The Cornudas Mountains are field of igneous intrusions on the New Mexico-Texas state line. Rising dramatically from the plains of Otero Mesa, these plutons "represent the northern extent of the Trans-Pecos magmatic province."

The igneous intrusions that compose the Cornudas Mountains were emplaced between 37.4 mya to 31.6 mya. This corresponds to the end of the Laramide Orogeny and the "progressive shallowing of the subduction of the Farallon plate beneath the North American plate." In the succeeding time, the plutons were exhumed by erosion, being more resistant to weathering than the surrounding sedimentary rock.

==== Lithology ====
In the Cornudas Mountains, "the predominant lithology is porphyritic nepheline syenite," though other alkalic rocks, including "nepheline-bearing augite syenite,...nepheline-bearing trachyte,...syenite,...nepheline syenite,...phonolite,... foliated porphyritic nepheline syenite,...quartz-bearing syenite,...quartz-bearing trachyte" and nepheline-bearing augite syenite are present.

==== Mining ====
"The Cornudas Mountains have been examined for potential economic deposits of gold, silver, beryllium, rare-earth elements, niobium,...uranium, [and nepheline,] but no production has occurred."

==== Minerals ====

===== Windmountainite =====
Wind Mountain is the type locality of windmountainite, a novel mineral there discovered in a phonolite dike.

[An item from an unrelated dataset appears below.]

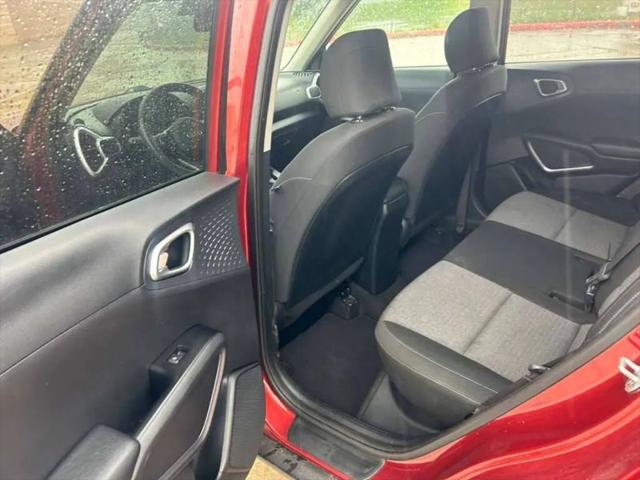 2020 Kia Soul S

Windmountainite was formally described in 2020.

===== Georgechaoite =====
Wind Mountain is the type locality of georgechaoite, where it occurs in miarolitic cavities in nepheline syenite. Georgechaoite was formally described in 1985.

=== Brokeoff Mountains ===
The Brokeoff Mountains are a series of southeast-dipping fault blocks that form a disjunct the Guadalupe Mountains. Three major formations are exposed in the Brokeoff Mountains: the Yeso, San Andres, and Grayburg formations (listed from oldest to youngest). All are composed of Cisuralian marine deposits.

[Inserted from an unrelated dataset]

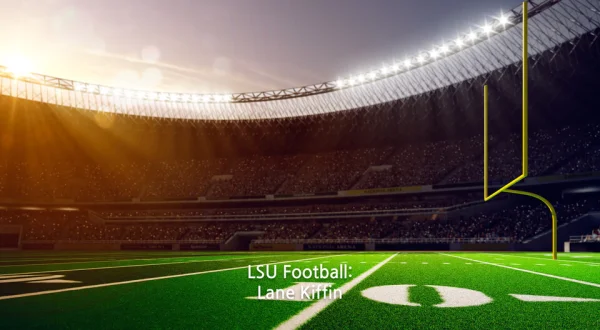 LSU Football: Lane Kiffin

The rugged terrain of the Brokeoffs and southern Guadalupe Mountains escarpment form a distinct, northward-opening "V." Big Dog, Upper Dog, and Middle Dog Canyons lead to the apex of the V, the uplands of Guadalupe Mountains National Park.

== Description ==

Otero Mesa is a 1.2 million acre (4,900 km^{2}) area in northern Chihuahuan Desert region of southern New Mexico. Between 1954 and 1965 the U.S. Army expanded its McGregor Range facilities at Fort Bliss onto Otero Mesa by purchasing ranches. In 2005, the Bureau of Land Management approved the area for exploratory drilling for oil and gas, but that approval is currently being litigated by the state of New Mexico and environmental groups who want the mesa to be recognized as protected wilderness.

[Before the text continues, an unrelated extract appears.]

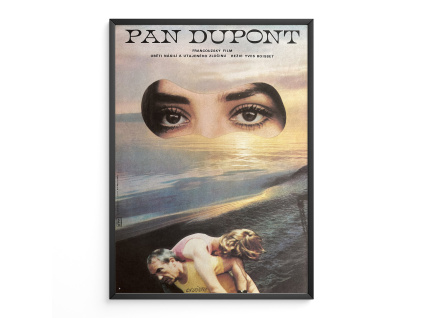 15017 2 pan dupont filmovy plakat a3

On Tuesday, April 28, 2009, the Court of Appeals for the Tenth Circuit ruled against the US Bureau of Land Management plan for leasing the Otero Mesa for oil and gas extraction. The court found that the BLM had failed to consider an alternative that would leave the Otero Mesa unleased, and also failed to examine potential impacts to the underlying groundwater. The oil company HEYCO had been granted a lease for extracting natural gas form Otero Mesa, pending the outcome of the litigation.